Most of us like to believe we are good people who strive to do the right thing. Most of us would like to, but we know the world is rotten, that few of us are brave, and people are often greedy and cruel and indifferent to the pain of others. What's really most important is our own safety and comfort, and there are those who will dismiss altruism as just another way of making ourselves feel good. Even the extraordinary are most of the time ordinary. Scratch a hero and she will bleed.

All public statues are problematic to some extent because they represent an official endorsement of a particular view of history, which cannot be the whole story. And some icons are nothing more than wishful tributes to pretty lies like the Lost Cause. You might think them harmless or even stirring, as they recall the misapplied bravery and sacrifice of people caught up in the tumult of their times who lacked the imagination to escape the prevailing attitudes of their times.

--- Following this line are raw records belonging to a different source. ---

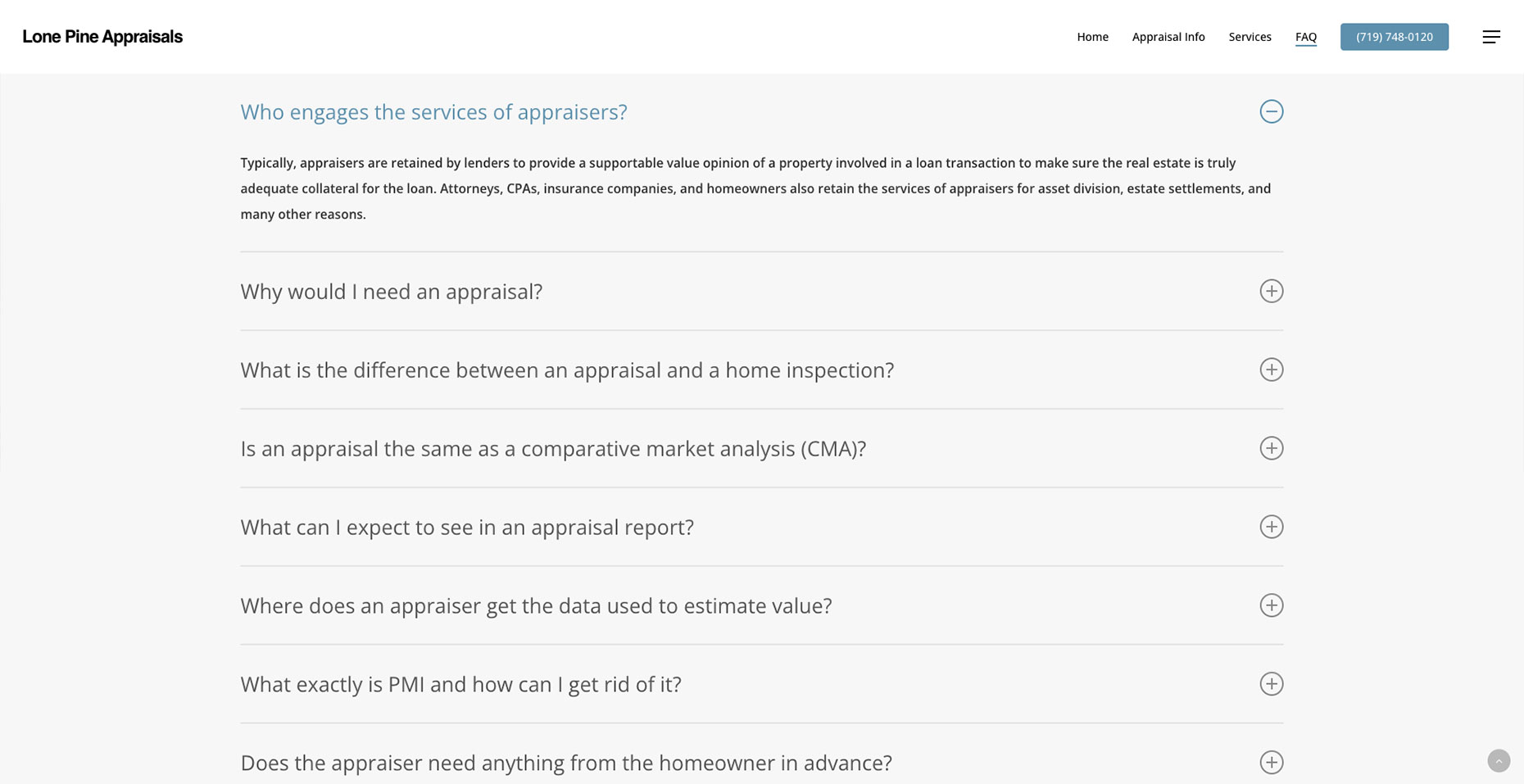 Lone Pine Appraisals

Home Appraisal Info Services FAQ (719) 748-0120

Who engages the services of appraisers?

Typically, appraisers are retained by lenders to provide a supportable value opinion of a property involved in a loan transaction to make sure the real estate is truly adequate collateral for the loan. Attorneys, CPAs, insurance companies, and homeowners also retain the services of appraisers for asset division, estate settlements, and many other reasons.

Why would I need an appraisal?

What is the difference between an appraisal and a home inspection?

Is an appraisal the same as a comparative market analysis (CMA)?

What can I expect to see in an appraisal report?

Where does an appraiser get the data used to estimate value?

What exactly is PMI and how can I get rid of it?

Does the appraiser need anything from the homeowner in advance?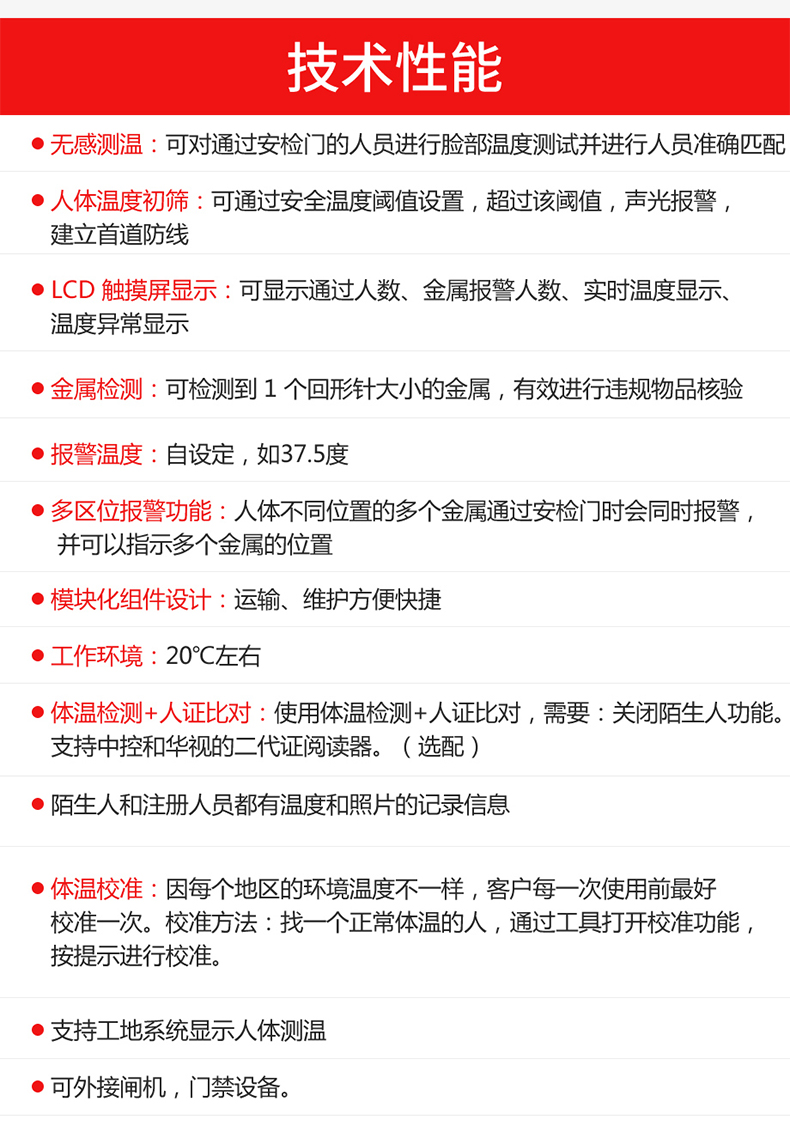 技术性能

• 无感测温：可对通过安检门的人员进行脸部温度测试并进行人员准确匹配

• 人体温度初筛：可通过安全温度阈值设置，超过该阈值，声光报警，建立首道防线

• LCD触摸屏显示：可显示通过人数、金属报警人数、实时温度显示、温度异常显示

• 金属检测：可检测到1个回形针大小的金属，有效进行违规物品核验

• 报警温度：自设定，如37.5度

• 多区位报警功能：人体不同位置的多个金属通过安检门时会同时报警，并可以指示多个金属的位置

• 模块化组件设计：运输、维护方便快捷

• 工作环境：20℃左右

• 体温检测+人证比对：使用体温检测+人证比对，需要：关闭陌生人功能。支持中控和华视的二代证阅读器。（选配）

• 陌生人和注册人员都有温度和照片的记录信息

• 体温校准：因每个地区的环境温度不一样，客户每一次使用前最好校准一次。校准方法：找一个正常体温的人，通过工具打开校准功能，按提示进行校准。

• 支持工地系统显示人体测温

• 可外接闸机，门禁设备。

Or you might identify with them at some more tribal level; you might project upon them some sort of poetry. As Miniver Cheevy preferred chain mail to khaki, some of us dress up in butternut wool and re-enact the worst moments of our experiment.

I don't think any of us are immune to this sort of romance; given the dissatisfying complexity of our own times, we might look back to what we imagine were simpler days when choices were clearer, when men were men and authority naturally vested in kings and masters.

I am for tearing down all false idols, and for not erecting any more. No plinth can bear the weight of history.